Direction: Can you carry on the brown butter pumpkin cake recipe below from the point where it stops?

Excerpted text:
--

A Year Ago: My Roots (Machaca)

Brown Butter Pumpkin Cake (printable recipe)

This is adapted from Fine Cooking Magazine. The original recipe calls for adding candied ginger to the nuts (1 1/2 Tb chopped) after the nuts have been thoroughly coated, but I didn’t have any, so I sprinkled in ground ginger instead. This cake probably takes about 2-3 hours to make from start to finish and should be made the day of or cover in a cake dome for up to 2 days. The nuts will not be as crispy the second day. When you are browning butter, it is even more essential that you use your olfactory senses (smell) than your eyes. It will go from a popcorn smell to a nutty (walnut, hazelnut) smell.

Ingredients:

For the cake:

6 oz (3/4 cup) unsalted butter, more for pans

9 oz (2 cups) unbleached all-purpose flour, more for pans

1 1/2 tsp baking soda

1 1/2 tsp ground cinnamon

1 tsp ground ginger

3/4 tsp ground nutmeg

3/4 tsp sea salt

1/4 tsp ground cloves

1 1/2 cups Sucanat sugar

2/3 cup Rapadura sugar

2 large eggs, room temperature

1/3 cup buttermilk

1 1/2 cups pumpkin puree, (how to roast & puree pumpkin)

--

Dataset excerpt:
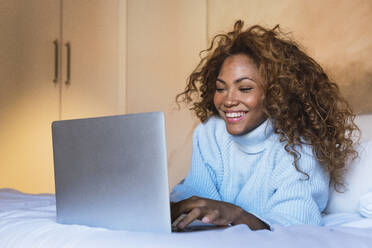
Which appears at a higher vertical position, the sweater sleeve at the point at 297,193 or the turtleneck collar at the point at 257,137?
the turtleneck collar at the point at 257,137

--

Answer to the task:
For the Topping:

1 1/2 Tb unsalted butter

2/3 cup pecans

1/2 cup unsalted, raw pumpkin seeds

2 Tb Sucanut sugar or light brown sugar firmly packed

1/4 tsp salt

1/2 tsp ground ginger

For the Frosting:

4 oz (1/2 cup) unsalted butter

8 oz cream cheese, room temperature

1/4 cup packed light brown sugar

5 oz (1 1/4 cups) powdered sugar

Make the Cake: Position a rack in the middle of the oven. Preheat oven to 350 degrees. Butter and flour the bottom & sides of two 9-inch round cake pans. Melt the butter in a 1 quart heavy bottomed pan, stirring occasionally until the butter turns a nutty golden-brown (around 4-6 minutes) and when it smells nutty. Pour the butter into a small bowl and allow to cool, but not set for about 15 minutes.

In a medium bowl, add all of your dry ingredients and whisk them together (flour, spices, salt, & baking soda). In a large bowl, combine all of your wet ingredients, except the butter (note: sugar is almost always considered a “wet” ingredient) and thoroughly mix (Pumpkin puree, eggs, both sugars, buttermilk). With a rubber spatula, stir in the dry ingredients from the medium bowl until just combined. Now, whisk the brown butter until completely incorporated. Divide the batter equally between the two pans.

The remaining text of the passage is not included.